* **SOURCE**:
= Luca Serianni =

Italian linguist and philologist (1947–2022)

Luca Serianni (/it/; 30 October 1947 – 21 July 2022) was an Italian linguist and philologist.

==Biography==
Serianni was professor of Italian language at Sapienza Università di Roma.

A student of Arrigo Castellani’s, he conducted research about Italian linguistic history from the Middle Ages to the present day.

He authored a reference grammar of the Italian language. Together with Maurizio Trifone he was in charge of the Vocabolario della lingua Italiana Il Devoto-Oli, and with Pietro Trifone he edited Storia della lingua italiana.

He was a member of the Accademia della Crusca, Accademia dei Lincei, Arcadia, and vice-chairman of the Società Dante Alighieri.

In 2002, he was awarded an honorary degree from the University of Valladolid.

He was the director of the journals Studi linguistici italiani (Italian Linguistic Studies) and Studi di lessicografia italiana (Studies of Italian Lexicography).

* **REQUIRED TASK**:
Repeat word for word the passage of the Luca Serianni text, everything from "He authored a" down to "of Italian Lexicography).". The lines that come next are separate material and have no connection to the text about Luca Serianni.

* **COLLECTED MATERIAL**:
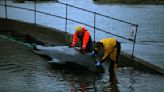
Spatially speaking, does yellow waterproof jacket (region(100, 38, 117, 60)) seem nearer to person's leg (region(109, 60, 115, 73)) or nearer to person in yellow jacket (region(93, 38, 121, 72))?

* **WORKED SOLUTION**:
He authored a reference grammar of the Italian language. Together with Maurizio Trifone he was in charge of the Vocabolario della lingua Italiana Il Devoto-Oli, and with Pietro Trifone he edited Storia della lingua italiana.

He was a member of the Accademia della Crusca, Accademia dei Lincei, Arcadia, and vice-chairman of the Società Dante Alighieri.

In 2002, he was awarded an honorary degree from the University of Valladolid.

He was the director of the journals Studi linguistici italiani (Italian Linguistic Studies) and Studi di lessicografia italiana (Studies of Italian Lexicography).